▶ **THE PROBLEM**: Write the next part of the news article about the Legionaries of Christ and the revelations about their founder, picking up right after its final sentence.

▶ **TEXT SEGMENT**:
============================================================

Signs of split as Legionaries count cost of Maciel’s legacy

25 Feb 2009

By The Record

The revelations of Fr Maciel’s double life have shocked Catholics everywhere, but it appears they may be just the tip of the iceberg. For the Legionaries of Christ, they might also spell the end.

Father Marcial Maciel Degollado, founder of the Legionaries of Christ, is pictured with young Legion of Christ students in this photo believed to be taken in Mexico in the mid- 1940s. Father Maciel, wearing glasses, is at centre, left. Father Maciel, who died on January 30, 2008, founded the Legionaries of Christ in his native Mexico in 1941. Photo: CNS

 

 

 

 

 

 

 

 

 

 

 

 

 

 

 

 

 

 

 

 

 

 

 

 

 

By Dennis Sadowski
WASHINGTON (CNS) – When it became public on February 4 that Legionaries of Christ founder Father Marcial Maciel Degollado had fathered a daughter, the order’s former communications director decided he had to apologise for having defended him after sex abuse allegations against the priest first became public in 1997.
Four days after the news broke, Jay Dunlap used his blog to apologise to those who said they had been sexually abused by the priest and to the people he said were “misinformed by statements I made” defending Father Maciel.
On February 4 Legionaries of Christ officials said they only recently learned their late founder had fathered a child. In the past, Father Maciel had been accused of sexually abusing young seminarians in the order.

============================================================

▶ **PROVIDED DATA**:
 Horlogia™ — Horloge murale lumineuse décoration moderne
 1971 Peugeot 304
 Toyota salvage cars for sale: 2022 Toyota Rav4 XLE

============================================================

▶ **RESPONSE AREA**:
A spokesman for the order in Rome said the allegations “have never been proven definitively,” but Dunlap told CNS on February 10 that “in my conscience I had to come forward to apologise to any victim who was being denied or doubted.”
“Given the Holy See’s determination that it appears some of the allegations are credible, I felt a moral obligation (to apologise),” he said. “Because we were going with the best information at the time, there was no reason to question the credibility. I was the spokesman out front saying otherwise.”
Dunlap was hired as the Legionaries’ first communications director in March 1998, 13 months after published reports detailed allegations of sexual abuse against the Mexican-born Father Maciel.
Dunlap said in his blog that he was hired “to help respond to the furore” the allegations raised.
He said in his blog that the Legionaries had prepared a 32-page executive summary making the case for Father Maciel’s innocence and distributed it to church hierarchy, most notably bishops.
“Suffice it to say that, while there always remained some holes in the argument, there seemed to be adequate evidence to support these claims,” Dunlap said in his blog.
In Rome, Father Paolo Scarafoni, spokesman at the Legionaries’ headquarters, told CNS on February 4 that the accusations “have never been proven definitively.”
Despite the late priest’s failures and flaws, he said, members of the order are grateful to him for having founded the order and its various ministries.
“It is now clear,” Dunlap concluded in his blog, “that Father Maciel did in fact abuse his power and abuse young people in his charge.”
Father Maciel died on January 30, 2008, at the age of 87. After its own investigation concluded in May 2006, the Vatican decided against conducting a canonical trial, but rather ordered the then-frail Father Maciel to withdraw to a life of prayer and penance.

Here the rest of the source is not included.